4 Bound	`truncate(body, self.clamp_output(max_output))` from `util.truncate`.
5 Audit	`self.audit.record(...)` from `audit.AuditLogger.record`.

Resource reads (relay-shell://...) and prompt fetches (prompts/get) do not flow through Relay.run - there is no work to admit, time out, or truncate. They are still audited with tool="resource:<name>" / tool="prompt:<name>" and tier=0 so the operator sees what context the model is pulling in (ADR 0008 covers the prompt surface). The Relay.run body, the resource handlers, the prompt handlers, and (when RELAY_SHELL_SECCOMP_NOTIFY is enabled) the seccomp-notify supervisor are the only places where audit records are produced.

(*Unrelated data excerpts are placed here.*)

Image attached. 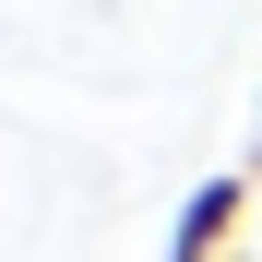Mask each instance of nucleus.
Wrapping results in <instances>:
<instances>
[{
  "label": "nucleus",
  "instance_id": "1",
  "mask_svg": "<svg viewBox=\"0 0 262 262\" xmlns=\"http://www.w3.org/2000/svg\"><path fill=\"white\" fill-rule=\"evenodd\" d=\"M250 203H262V167H214V179L179 203V227H167V262H227L238 227H250Z\"/></svg>",
  "mask_w": 262,
  "mask_h": 262
}]
</instances>
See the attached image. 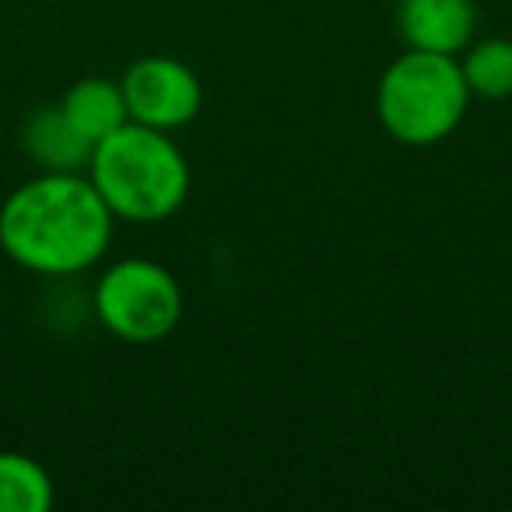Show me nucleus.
Here are the masks:
<instances>
[{
  "instance_id": "9",
  "label": "nucleus",
  "mask_w": 512,
  "mask_h": 512,
  "mask_svg": "<svg viewBox=\"0 0 512 512\" xmlns=\"http://www.w3.org/2000/svg\"><path fill=\"white\" fill-rule=\"evenodd\" d=\"M50 505V474L25 453H0V512H46Z\"/></svg>"
},
{
  "instance_id": "4",
  "label": "nucleus",
  "mask_w": 512,
  "mask_h": 512,
  "mask_svg": "<svg viewBox=\"0 0 512 512\" xmlns=\"http://www.w3.org/2000/svg\"><path fill=\"white\" fill-rule=\"evenodd\" d=\"M95 316L120 341L151 344L176 330L183 292L162 264L130 256L109 267L95 285Z\"/></svg>"
},
{
  "instance_id": "8",
  "label": "nucleus",
  "mask_w": 512,
  "mask_h": 512,
  "mask_svg": "<svg viewBox=\"0 0 512 512\" xmlns=\"http://www.w3.org/2000/svg\"><path fill=\"white\" fill-rule=\"evenodd\" d=\"M60 109H64V116L71 120V127L92 144L106 141L113 130L130 123L123 88L106 78H85V81H78V85H71L64 102H60Z\"/></svg>"
},
{
  "instance_id": "2",
  "label": "nucleus",
  "mask_w": 512,
  "mask_h": 512,
  "mask_svg": "<svg viewBox=\"0 0 512 512\" xmlns=\"http://www.w3.org/2000/svg\"><path fill=\"white\" fill-rule=\"evenodd\" d=\"M92 183L113 218L162 221L183 207L190 193V165L169 141V130L123 123L95 144Z\"/></svg>"
},
{
  "instance_id": "1",
  "label": "nucleus",
  "mask_w": 512,
  "mask_h": 512,
  "mask_svg": "<svg viewBox=\"0 0 512 512\" xmlns=\"http://www.w3.org/2000/svg\"><path fill=\"white\" fill-rule=\"evenodd\" d=\"M113 211L92 179L46 172L0 207V246L25 271L67 278L92 267L109 246Z\"/></svg>"
},
{
  "instance_id": "3",
  "label": "nucleus",
  "mask_w": 512,
  "mask_h": 512,
  "mask_svg": "<svg viewBox=\"0 0 512 512\" xmlns=\"http://www.w3.org/2000/svg\"><path fill=\"white\" fill-rule=\"evenodd\" d=\"M470 88L463 67L446 53L407 50L379 81V120L404 144H435L463 120Z\"/></svg>"
},
{
  "instance_id": "10",
  "label": "nucleus",
  "mask_w": 512,
  "mask_h": 512,
  "mask_svg": "<svg viewBox=\"0 0 512 512\" xmlns=\"http://www.w3.org/2000/svg\"><path fill=\"white\" fill-rule=\"evenodd\" d=\"M463 78L470 95L481 99H509L512 95V43L509 39H484L481 46L467 53L463 60Z\"/></svg>"
},
{
  "instance_id": "7",
  "label": "nucleus",
  "mask_w": 512,
  "mask_h": 512,
  "mask_svg": "<svg viewBox=\"0 0 512 512\" xmlns=\"http://www.w3.org/2000/svg\"><path fill=\"white\" fill-rule=\"evenodd\" d=\"M22 148L46 172H81L92 165L95 155V144L71 127L60 106H46L25 120Z\"/></svg>"
},
{
  "instance_id": "6",
  "label": "nucleus",
  "mask_w": 512,
  "mask_h": 512,
  "mask_svg": "<svg viewBox=\"0 0 512 512\" xmlns=\"http://www.w3.org/2000/svg\"><path fill=\"white\" fill-rule=\"evenodd\" d=\"M397 25L407 50L460 53L477 25L474 0H400Z\"/></svg>"
},
{
  "instance_id": "5",
  "label": "nucleus",
  "mask_w": 512,
  "mask_h": 512,
  "mask_svg": "<svg viewBox=\"0 0 512 512\" xmlns=\"http://www.w3.org/2000/svg\"><path fill=\"white\" fill-rule=\"evenodd\" d=\"M127 113L134 123L155 130H179L200 113V81L183 60L144 57L120 81Z\"/></svg>"
}]
</instances>
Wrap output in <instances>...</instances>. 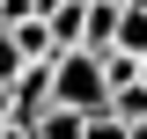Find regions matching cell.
Returning <instances> with one entry per match:
<instances>
[{
	"instance_id": "obj_1",
	"label": "cell",
	"mask_w": 147,
	"mask_h": 139,
	"mask_svg": "<svg viewBox=\"0 0 147 139\" xmlns=\"http://www.w3.org/2000/svg\"><path fill=\"white\" fill-rule=\"evenodd\" d=\"M52 110H74V117L110 110L103 59H96V51H59V59H52Z\"/></svg>"
},
{
	"instance_id": "obj_2",
	"label": "cell",
	"mask_w": 147,
	"mask_h": 139,
	"mask_svg": "<svg viewBox=\"0 0 147 139\" xmlns=\"http://www.w3.org/2000/svg\"><path fill=\"white\" fill-rule=\"evenodd\" d=\"M44 110H52V66H22L15 88H7V124H15V132H30Z\"/></svg>"
},
{
	"instance_id": "obj_3",
	"label": "cell",
	"mask_w": 147,
	"mask_h": 139,
	"mask_svg": "<svg viewBox=\"0 0 147 139\" xmlns=\"http://www.w3.org/2000/svg\"><path fill=\"white\" fill-rule=\"evenodd\" d=\"M81 22H88V0H59L52 15H44V37H52V51H81Z\"/></svg>"
},
{
	"instance_id": "obj_4",
	"label": "cell",
	"mask_w": 147,
	"mask_h": 139,
	"mask_svg": "<svg viewBox=\"0 0 147 139\" xmlns=\"http://www.w3.org/2000/svg\"><path fill=\"white\" fill-rule=\"evenodd\" d=\"M110 51H125V59H147V7H118Z\"/></svg>"
},
{
	"instance_id": "obj_5",
	"label": "cell",
	"mask_w": 147,
	"mask_h": 139,
	"mask_svg": "<svg viewBox=\"0 0 147 139\" xmlns=\"http://www.w3.org/2000/svg\"><path fill=\"white\" fill-rule=\"evenodd\" d=\"M7 44H15L22 51V66H52V37H44V22H15V29H7Z\"/></svg>"
},
{
	"instance_id": "obj_6",
	"label": "cell",
	"mask_w": 147,
	"mask_h": 139,
	"mask_svg": "<svg viewBox=\"0 0 147 139\" xmlns=\"http://www.w3.org/2000/svg\"><path fill=\"white\" fill-rule=\"evenodd\" d=\"M81 132H88V117H74V110H44L30 124V139H81Z\"/></svg>"
},
{
	"instance_id": "obj_7",
	"label": "cell",
	"mask_w": 147,
	"mask_h": 139,
	"mask_svg": "<svg viewBox=\"0 0 147 139\" xmlns=\"http://www.w3.org/2000/svg\"><path fill=\"white\" fill-rule=\"evenodd\" d=\"M110 117H118V124H147V88H140V81L118 88V95H110Z\"/></svg>"
},
{
	"instance_id": "obj_8",
	"label": "cell",
	"mask_w": 147,
	"mask_h": 139,
	"mask_svg": "<svg viewBox=\"0 0 147 139\" xmlns=\"http://www.w3.org/2000/svg\"><path fill=\"white\" fill-rule=\"evenodd\" d=\"M140 81V59H125V51H103V88L118 95V88H132Z\"/></svg>"
},
{
	"instance_id": "obj_9",
	"label": "cell",
	"mask_w": 147,
	"mask_h": 139,
	"mask_svg": "<svg viewBox=\"0 0 147 139\" xmlns=\"http://www.w3.org/2000/svg\"><path fill=\"white\" fill-rule=\"evenodd\" d=\"M15 73H22V51H15V44H7V29H0V95L15 88Z\"/></svg>"
},
{
	"instance_id": "obj_10",
	"label": "cell",
	"mask_w": 147,
	"mask_h": 139,
	"mask_svg": "<svg viewBox=\"0 0 147 139\" xmlns=\"http://www.w3.org/2000/svg\"><path fill=\"white\" fill-rule=\"evenodd\" d=\"M15 22H37V0H0V29H15Z\"/></svg>"
},
{
	"instance_id": "obj_11",
	"label": "cell",
	"mask_w": 147,
	"mask_h": 139,
	"mask_svg": "<svg viewBox=\"0 0 147 139\" xmlns=\"http://www.w3.org/2000/svg\"><path fill=\"white\" fill-rule=\"evenodd\" d=\"M81 139H125V124L110 117V110H96V117H88V132H81Z\"/></svg>"
},
{
	"instance_id": "obj_12",
	"label": "cell",
	"mask_w": 147,
	"mask_h": 139,
	"mask_svg": "<svg viewBox=\"0 0 147 139\" xmlns=\"http://www.w3.org/2000/svg\"><path fill=\"white\" fill-rule=\"evenodd\" d=\"M0 132H7V95H0Z\"/></svg>"
},
{
	"instance_id": "obj_13",
	"label": "cell",
	"mask_w": 147,
	"mask_h": 139,
	"mask_svg": "<svg viewBox=\"0 0 147 139\" xmlns=\"http://www.w3.org/2000/svg\"><path fill=\"white\" fill-rule=\"evenodd\" d=\"M140 88H147V59H140Z\"/></svg>"
},
{
	"instance_id": "obj_14",
	"label": "cell",
	"mask_w": 147,
	"mask_h": 139,
	"mask_svg": "<svg viewBox=\"0 0 147 139\" xmlns=\"http://www.w3.org/2000/svg\"><path fill=\"white\" fill-rule=\"evenodd\" d=\"M140 7H147V0H140Z\"/></svg>"
}]
</instances>
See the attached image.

Concurrency and resource model¶

Async throughout; SSH is natively async (asyncssh), local one-shot execution uses asyncio subprocesses, local PTYs use a non-blocking master fd driven by the event loop (with an executor fallback).
The session registry bounds the number of sessions, the per-session ring buffer, and idle/lifetime, and sweeps opportunistically on create/list so there is no fragile always-on reaper task.
Every tool clamps its own timeout and output to the configured limits; background/blocking filesystem work is offloaded with asyncio.to_thread.

Transports¶

stdio (default): for local agents and desktop clients. Logging goes to stderr so stdout stays a clean JSON-RPC channel.
streamable-HTTP: binds loopback by design; terminate TLS and restrict by IP at a reverse proxy (see deployment.md). OAuth 2.1 is optional and only constructed for this transport. The HTTP transport also mounts a GET /metrics route (Prometheus text exposition); the route bypasses OAuth by design and is firewalled by the edge CIDR allowlist.

Security model¶

See SECURITY.md and the ADRs (index). In short: the executor is deliberately unsandboxed (that is the capability); safety is compensating controls plus deployment discipline.

For the operator-facing audit of the guarantees described above (deny list precedence, audit-record shape, hash-not-body invariant, output bounds), see runbook.md §2. The reproducible validation pass against the upstream mcp / asyncssh / OAuth surfaces lives in ADR 0005, which records the methodology and the most recent pass outcome.